CA Compliance Manager for z/OS, announced May 20, is designed to enable mainframe administrators to automate policy-based management of compliance and security events anywhere within the platform, a task that is increasingly important as the number of workloads getting put on the mainframe continues to grow and the number of mainframe engineers shrink.
The new offering comes two weeks after CA unveiled the first deliverables in its Mainframe 2.0 initiative, from upgrades to 143 management applications to strategies for bringing more-and younger-IT professionals to the platform.
In the current environment, changes that are made are kept track of manually, if at all, David Hodgson, senior vice president of CA’s Mainframe Business Unit, said in an interview. Many times the changes go unnoticed-unless they have a significant impact on operations-and auditors tend to have more experience with distributed computing environments than with mainframes.
“That’s the story today,” Hodgson said. “[Tracking a change is] very labor-intensive [and] very difficult to research, and that’s even if you ever know about it.”
Auditors, many times, do know now what questions to ask to get the information from the mainframe, he said.
CA’s new offering is designed to automate that process based on policies. It offers real-time monitoring and alerting, as well as historical reports. Such capabilities are important given not only the increasing mainframe workloads and shrinking mainframe work force, but also the rise of regulations such as Sarbanes Oxley and HIPAA (Health Insurance Portability and Accountability Act).
CA Compliance Manager can detect and record changes that impact security policy, and then are compared with company-defined security policies to ensure compliance. Though many such changes can go undetected today, CA’s offering enables mainframe administrators to keep track of the smallest changes, according to CA officials.
The audit trail created by CA Compliance Manager is kept on the mainframe, giving auditors a simple way of keeping track of changes that are made.
“What all this leads up to is more streamlined compliance … reduced risk factors, and enhanced operational activities and efficiencies,” said Kirk Willis, vice president of CA’s Mainframe Business Unit.
CA officials say their aggressive Mainframe 2.0 strategy is fueled by the current resurgence in mainframe adoption.

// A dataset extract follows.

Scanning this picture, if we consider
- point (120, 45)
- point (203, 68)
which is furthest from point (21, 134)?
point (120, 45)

They estimated that the number of MIPS-the measure used to gauge mainframe growth-has quadrupled to 14 million over the past eight years, when many thought the platform was dying out, and that trend will continue.
Mainframe leader IBM continues to put a lot of effort into making the mainframe a destination for a wide range of workloads and for younger IT programmers, and Unisys continues to enhance its mainframe business.
CA is focusing much of its efforts into making mainframe management easier and less complex, which will make it more attractive to businesses and IT professionals.
“We believe the mainframe is really becoming a much more desirable platform,” Hodgson said.
Along with Compliance Manager, CA also is updating its ACF2 and CA Top Secret mainframe management offerings, which both work with Compliance Manager.